Or if you want to get serious... a 1200 count 70 inch tall cabinet = $699
http://www.atlanticcigar.com/ha20cahu.html


----------



## Donatom3 (Mar 27, 2008)

The Ravello appears to be the same one that's called "El Diablo" at CI. I have the "El Diablo" and I think it's a great humidor. Hold's humidity very well, those accessory drawers are great to have, and it looks much better in person.


----------



## chenvt (Apr 12, 2008)

I ordered the treasure dome (just shipped out from CB today). I'm going to put a parrot on top and scream "YARRRRR" all day


----------



## SouthsideCigar (Jan 11, 2008)

357,
The second link is for the Zebrano Dome, not the Treasure Dome. The Z Dome is smaller but the wood is more specialized and it is actually more expensive than the Treasure Dome.

Treasure Dome $149
Ravello $119

I can do 10% off on these as well.

Dave


----------



## Even Steven (Dec 15, 2006)

I have the same exact treasure dome in that same exact color lol!

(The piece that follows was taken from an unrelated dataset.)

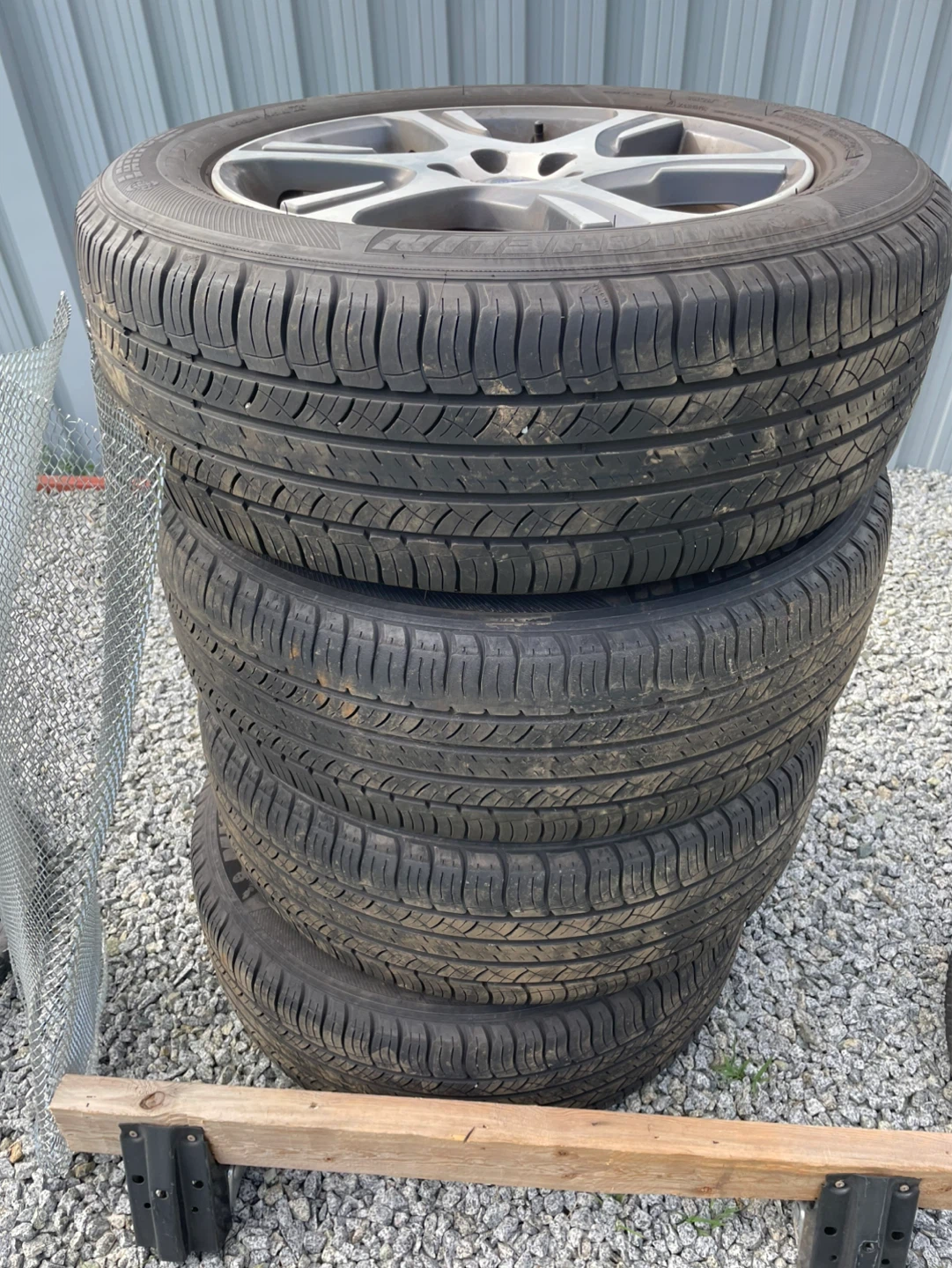 Volvo rims with tires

I love it, I have nothing but a singles so it's perfect for me, huge and heavy but well built.
I can post up pics if you want? the outside is a little dusty since I haven't opened it much in the past month...other than to check the humidity.

btw, if you pick it up at that price..you are damn lucky! I bought mines for around $275 back in 06'


----------



## Dusty (Dec 17, 2007)

Even Steven said:


> I have the same exact treasure dome in that same exact color lol!
> 
> I love it, I have nothing but a singles so it's perfect for me, huge and heavy but well built.
> I can post up pics if you want? the outside is a little dusty since I haven't opened it much in the past month...other than to check the humidity.
> ...


Hey pictures would be great if that's not too much of a problem. I'd really like to see just how much space the inside has.


----------



## chippewastud79 (Sep 18, 2007)

[No message]


----------



## 357 (May 3, 2007)

SouthsideCigar said:


> 357,
> The second link is for the Zebrano Dome, not the Treasure Dome. The Z Dome is smaller but the wood is more specialized and it is actually more expensive than the Treasure Dome.
> 
> Treasure Dome $149
> ...


Thanks. I noticed the finish looked different, but I didn't realize it was smaller and more expensive. I think I need to add your site to my favs.


----------



## Even Steven (Dec 15, 2006)

[No message]


----------



## krisko (Jul 28, 2007)

I have the Treasure Dome and I would say it holds about 50 cigars in the 2 trays and over 100 in the bottom. I love mind, it has an excellent seal and looks damned good. I also bought mine off cbid for probably about $110 incl. shipping a year ago.


----------